EXTRACTED TEXT >>
- - -
There are a number of factors to consider when a nonprofit must decide to own or lease, including the size, finances, and its short- and long-term space needs.

“It’s a complicated question for anybody,” said Clara Miller, president and CEO of the Nonprofit Finance Fund ( NFF), a financial advisory and lending service for nonprofits. “Some of it depends on what kind of organization you are to begin with.”

Cash on hand “is always good, but many nonprofits decide to buy because of opportunity,” Miller said. For instance, the city or someone donates a building or offers it at a bargain price.

Low interest rates aren’t necessarily a factor in whether a nonprofit will buy, but rather, what a nonprofit can achieve in the real estate market, according to Brian S. Waterman, executive vice president and principal at Newmark Knight Frank in New York City. He said it’s always a good time for nonprofits to buy property, considering the different government programs that provide low-interest financing for nonprofits.

Purchasing is “driven by the availability of product more than anything else,” Waterman said, and will be the driving factor whether a nonprofit will buy.

What compounds the issue for nonprofits, Waterman said, is the allocation of some funds or grants that do not allow for coverage of debt service but do allocate for rental payments.

The ability or desire of landlords to sell usually is driven based on the softness or tightness of the market, according to Waterman. “As the market gets tighter, availability to buy for a nonprofit gets less,” he said.

New York City and Washington, D.C., are home to perhaps the most nonprofit organizations in the country, with nearly half of the top 100 groups identifying their headquarters in the two cities. Atlanta, Chicago, Colorado Springs, Dallas, Los Angeles and Boston also dominate the NPT Top 100 Group.
- - -
DATA SUPPLIED >>
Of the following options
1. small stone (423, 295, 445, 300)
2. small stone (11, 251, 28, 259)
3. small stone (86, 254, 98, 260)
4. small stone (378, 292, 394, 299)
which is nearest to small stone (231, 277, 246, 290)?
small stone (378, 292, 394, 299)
- - -
OBJECTIVES >>
#1 In the text on nonprofits choosing whether to own or lease space, what kind of organization is the Nonprofit Finance Fund described as?
#2 Continue the article on nonprofits deciding whether to own or lease their space from where it ends.

FINAL ANSWERS >>
#1 A financial advisory and lending service for nonprofits.

#2
There has been positive absorption in the Washington, D.C., market, which has about 11 percent availability, Waterman said, and added that Chicago could have a potential for buying opportunities, as total availability increased from about 18 percent last year to just more than 19 percent now. He also cited the central business district of the Dallas-Fort Worth market, where there’s a 22 percent vacancy rate that had been as much as 24 percent but dropped since the middle of last year to the first quarter of 2006.

As for Los Angeles, “that market is really all over the place,” Waterman said, with the typical vacancy rate between 14 and 17 percent.


Money in the bank

The New York Academy of Sciences (NYAS) is expected to move into its new digs on the 40th floor of 7 World Trade Center in the fall. The association sold its headquarters — a 20,000-square-foot mansion on East 63rd Street near Central Park — for $31.25 million last year, after having it appraised for $22 million.

The academy’s board of directors was looking to cash in on a red-hot real estate market when discussions of selling first started five years ago, said NYAS Vice President and Chief Financial Officer Thomas Kelly.

Who can blame a nonprofit for selling at these prices? The Hazelden Foundation sold its 31,000-square-foot Victorian on East 17th Street for $10.25 million last year — about three times what it paid 15 years ago — and is now leasing one-third of that size across town on 8th Avenue. The Edwin Gould Foundation hopes its Gramercy Park townhouse headquarters will fetch about $17 million.

According to Cushman & Wakefield, a real estate services company, 32 nonprofits sold properties in Manhattan totaling $582 million during 2004, the third year in a row that sales exceeded purchases. The same number acquired buildings last year for a total of $293 million.

“One of the reasons why we wanted to sell, we had 100 percent of our net worth tied up in a 100-year-old mansion,” Kelly said, recalling that he’d told the board, “I’d rather have $18 million in the bank than a mansion.”

By 2003, more activity in the academy’s programs and membership brought pressure to sell for other reasons: increased demand and a lack of capacity.

One of the advantages to renting, Kelly said, is creating a cash reserve that provides flexibility in tough economic times. “Most nonprofits don’t have reserves so this is an opportunity for us to have a cushion against possible bad years,” he said. “It gives us a better feeling of security, not living hand to mouth.”

Initially, the plan was to sell the property and buy a smaller building in a less expensive location while pocketing the proceeds for the future. That might work in other markets, but almost no property in Manhattan is for sale.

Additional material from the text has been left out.